── TEXTE FOURNI ──

Il est communément admis que le management dépend du contexte. En période de difficulté ou de crise, le management ne cesse pas d’exister, a contrario il demeure indispensable. D’où l’apparition et le développement du management de crise qui à travers sa pratique, ses outils et ses instruments permet, entre autres, de maintenir la cohésion interne et de préserver l’image externe. Qu’est-ce qu’on entend donc par ce concept ? Quel est l’impact de la crise sur la performance et sur la motivation des collaborateurs ?
Et quels outils de management utiliser en situation de crise ? Le point avec Ali Serhani, directeur associé chez Gesper Services.

───

TÂCHES À RÉALISER:
1 > D'après le texte sur le management de crise, quelle fonction Ali Serhani occupe-t-il chez Gesper Services ?
2 > Recopiez fidèlement le passage du texte sur le management de crise qui commence par « Il est communément » et se poursuit jusqu'à « chez Gesper Services. ».

── INFORMATIONS ──

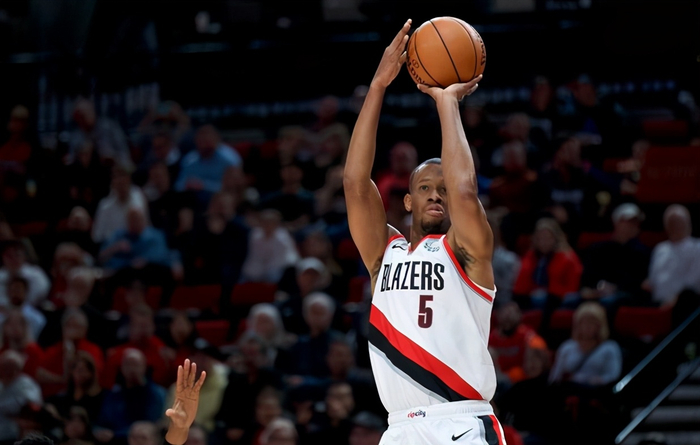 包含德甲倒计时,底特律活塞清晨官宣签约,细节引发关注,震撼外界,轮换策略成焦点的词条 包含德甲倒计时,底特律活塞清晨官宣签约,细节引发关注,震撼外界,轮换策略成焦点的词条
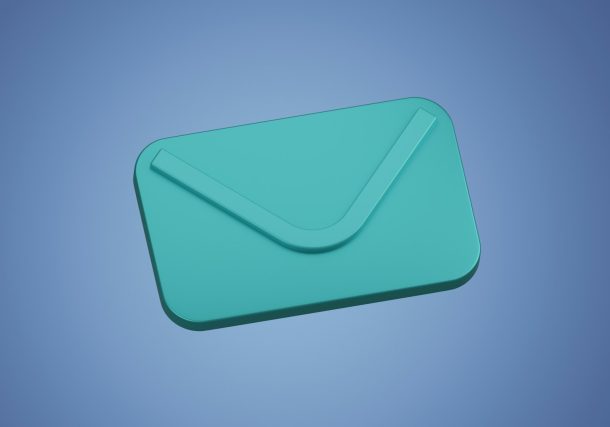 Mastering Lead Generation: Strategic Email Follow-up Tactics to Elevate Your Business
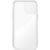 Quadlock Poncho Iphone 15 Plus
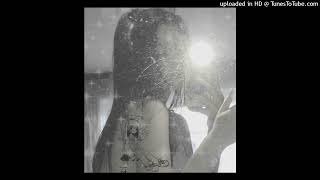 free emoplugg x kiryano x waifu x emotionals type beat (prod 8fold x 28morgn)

───
── INFORMATIONS ──

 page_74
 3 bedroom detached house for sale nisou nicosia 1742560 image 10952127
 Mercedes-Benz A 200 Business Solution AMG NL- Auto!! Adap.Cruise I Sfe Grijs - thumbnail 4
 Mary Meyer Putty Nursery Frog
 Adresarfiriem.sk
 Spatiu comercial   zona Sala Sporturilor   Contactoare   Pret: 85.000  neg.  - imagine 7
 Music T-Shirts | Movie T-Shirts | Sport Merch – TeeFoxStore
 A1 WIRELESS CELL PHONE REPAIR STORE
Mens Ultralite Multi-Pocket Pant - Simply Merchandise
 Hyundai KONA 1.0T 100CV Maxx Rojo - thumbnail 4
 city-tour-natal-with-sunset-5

───
── INFORMATIONS ──

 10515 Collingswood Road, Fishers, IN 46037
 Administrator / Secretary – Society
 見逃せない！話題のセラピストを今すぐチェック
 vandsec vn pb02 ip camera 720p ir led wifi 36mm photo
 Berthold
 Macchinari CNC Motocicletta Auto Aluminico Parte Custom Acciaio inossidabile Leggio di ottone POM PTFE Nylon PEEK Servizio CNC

───

RÉPONSES PAR TÂCHE:
1 > Directeur associé.

2 >
Il est communément admis que le management dépend du contexte. En période de difficulté ou de crise, le management ne cesse pas d’exister, a contrario il demeure indispensable. D’où l’apparition et le développement du management de crise qui à travers sa pratique, ses outils et ses instruments permet, entre autres, de maintenir la cohésion interne et de préserver l’image externe. Qu’est-ce qu’on entend donc par ce concept ? Quel est l’impact de la crise sur la performance et sur la motivation des collaborateurs ?
Et quels outils de management utiliser en situation de crise ? Le point avec Ali Serhani, directeur associé chez Gesper Services.